Он всегда рад видеть меня. Но ещё никогда не было «чертовски».

– Как движется работа над диссертацией? – с ходу интересуюсь я.

– Да… Потихоньку…

Видно, что данная тема его не слишком увлекает. Зато чрезвычайно увлекает совсем другое – то, что быстренько захватывает и меня.

– В тебе появилось что-то новое.

– Знаешь, в тебе тоже.

Банальная отговорка!

Он мягко, но властно ведёт дело к тому, что доселе было известно мне лишь теоретически. Захватывает дух – так непривычно и жутко идти туда! Но ещё труднее сказать ему «нет». И я, зажмурясь, разом ныряю сквозь волны страха и неприятия и почти в тот же момент получаю в награду ни с чем не сравнимое удовольствие от ощущения власти над всем его существом.

Мы сидим нагишом у маленького столика и пьём мой любимый кофе со сливками из больших белых чашек.

– Ты так и не хочешь мне сказать, как движется твоя работа. Дошло ли дело до экспериментальной части?

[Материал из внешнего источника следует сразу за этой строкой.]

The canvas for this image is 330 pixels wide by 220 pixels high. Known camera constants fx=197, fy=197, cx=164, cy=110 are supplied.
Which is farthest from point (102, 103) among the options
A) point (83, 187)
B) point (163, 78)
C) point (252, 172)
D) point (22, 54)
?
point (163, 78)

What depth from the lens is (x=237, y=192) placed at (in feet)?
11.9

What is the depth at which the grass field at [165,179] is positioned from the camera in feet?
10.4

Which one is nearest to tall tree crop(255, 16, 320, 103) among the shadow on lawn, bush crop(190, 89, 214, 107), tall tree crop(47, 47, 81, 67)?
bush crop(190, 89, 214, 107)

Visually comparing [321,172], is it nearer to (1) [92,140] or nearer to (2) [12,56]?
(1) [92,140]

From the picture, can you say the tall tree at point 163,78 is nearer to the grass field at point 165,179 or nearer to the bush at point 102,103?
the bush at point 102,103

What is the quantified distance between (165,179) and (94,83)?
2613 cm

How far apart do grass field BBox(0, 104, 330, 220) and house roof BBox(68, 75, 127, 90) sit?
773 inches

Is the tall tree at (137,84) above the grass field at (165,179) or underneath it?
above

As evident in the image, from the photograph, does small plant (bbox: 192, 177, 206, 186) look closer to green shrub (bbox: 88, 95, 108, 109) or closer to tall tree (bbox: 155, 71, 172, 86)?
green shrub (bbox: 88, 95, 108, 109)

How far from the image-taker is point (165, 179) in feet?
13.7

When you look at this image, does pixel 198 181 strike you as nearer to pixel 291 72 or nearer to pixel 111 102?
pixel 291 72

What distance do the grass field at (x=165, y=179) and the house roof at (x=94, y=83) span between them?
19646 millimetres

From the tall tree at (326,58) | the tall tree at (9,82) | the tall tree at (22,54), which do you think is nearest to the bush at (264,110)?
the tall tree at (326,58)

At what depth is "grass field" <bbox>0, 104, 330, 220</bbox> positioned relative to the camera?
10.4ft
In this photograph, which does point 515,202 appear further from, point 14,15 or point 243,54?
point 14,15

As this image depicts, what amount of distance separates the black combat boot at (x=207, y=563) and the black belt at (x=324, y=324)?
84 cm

Мой Аполлон кладёт нога на ногу и улыбается, как мне кажется, снисходительно.

– Оно тебе надо?

– Но мне же интересно! А тебе разве не хочется поделиться со мной впечатлениями от своих занятий?

– В компании с такой женщиной говорить о… О каких-то железках! – восклицает он. – Да ты в своём ли уме?

Он тянется вниз за шампанским, попутно чмокая меня в бедро.

– И всё-таки. Расскажи. Я хочу всё про тебя знать. В конце концов, ты мой ученик

Он вкладывает мне в руку высокий прохладный бокал.

– За любовь, объединяющую учеников и их учителей!

– Нет, я серьёзно.

Слегка пригубив, я ставлю бокал на столик. Упрямство – черта, которой я обязана и своим красным дипломом, и грустным опытом жизни с Борюсиком.

Он залпом выпивает свой бокал.

– А если серьёзно, то я вовсе не собираюсь делать никаких экспериментов. У дядьки достаточно материала. Прикинь: за долгие годы целым институтом наворочено столько, что на сотню таких «десертов» хватит. А раз так, то не глупо ли расшибать лоб и ещё чего-то там выкомаривать? Ну, скажи. Или я не прав?

– Конечно, ты прав, дорогой. Совсем ни к чему выкомаривать.

С помощью зубочистки пытаюсь извлечь из бокала с шампанским угодившую туда осу. Она жужжит и сопротивляется.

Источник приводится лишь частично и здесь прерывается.